►

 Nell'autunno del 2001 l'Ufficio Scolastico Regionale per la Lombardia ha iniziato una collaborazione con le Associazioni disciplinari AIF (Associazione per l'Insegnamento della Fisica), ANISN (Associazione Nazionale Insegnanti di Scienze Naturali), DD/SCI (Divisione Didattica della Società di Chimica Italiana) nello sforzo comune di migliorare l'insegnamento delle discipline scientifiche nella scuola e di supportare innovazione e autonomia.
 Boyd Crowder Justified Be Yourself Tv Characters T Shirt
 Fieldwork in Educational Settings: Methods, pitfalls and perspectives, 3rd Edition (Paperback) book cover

◄
►

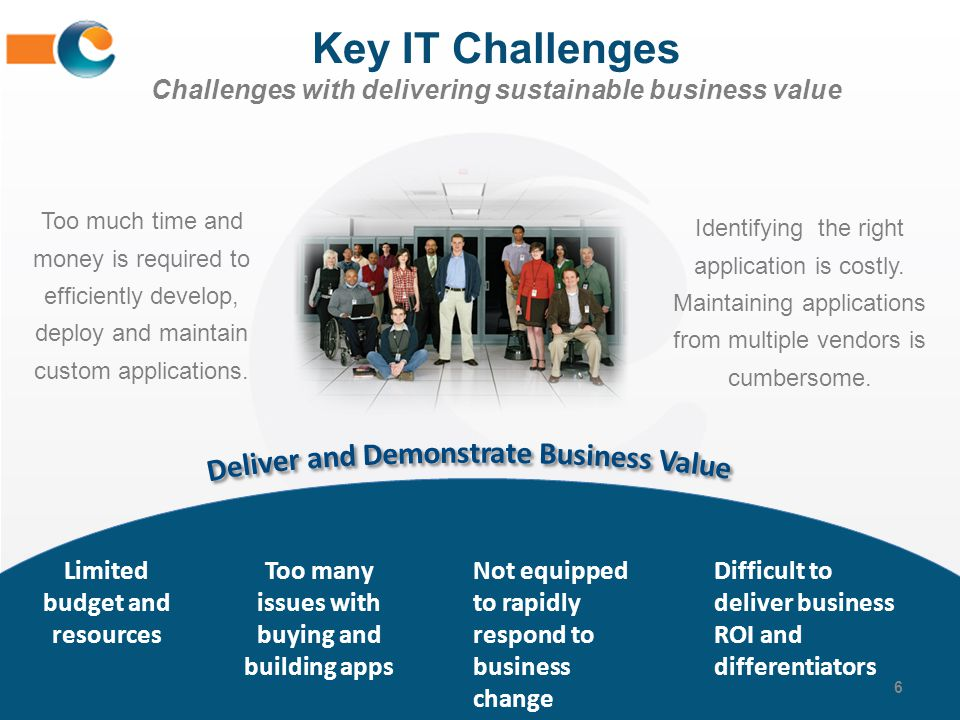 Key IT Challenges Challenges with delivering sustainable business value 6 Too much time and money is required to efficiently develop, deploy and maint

◄

• _WHAT YOU WILL DO_: In the listing above, find the line with "Nell'autunno del 2001" and the line with "Fieldwork in Educational"; output exactly those lines and all lines between them.

• _TASK SOLUTION_:
 Nell'autunno del 2001 l'Ufficio Scolastico Regionale per la Lombardia ha iniziato una collaborazione con le Associazioni disciplinari AIF (Associazione per l'Insegnamento della Fisica), ANISN (Associazione Nazionale Insegnanti di Scienze Naturali), DD/SCI (Divisione Didattica della Società di Chimica Italiana) nello sforzo comune di migliorare l'insegnamento delle discipline scientifiche nella scuola e di supportare innovazione e autonomia.
 Boyd Crowder Justified Be Yourself Tv Characters T Shirt
 Fieldwork in Educational Settings: Methods, pitfalls and perspectives, 3rd Edition (Paperback) book cover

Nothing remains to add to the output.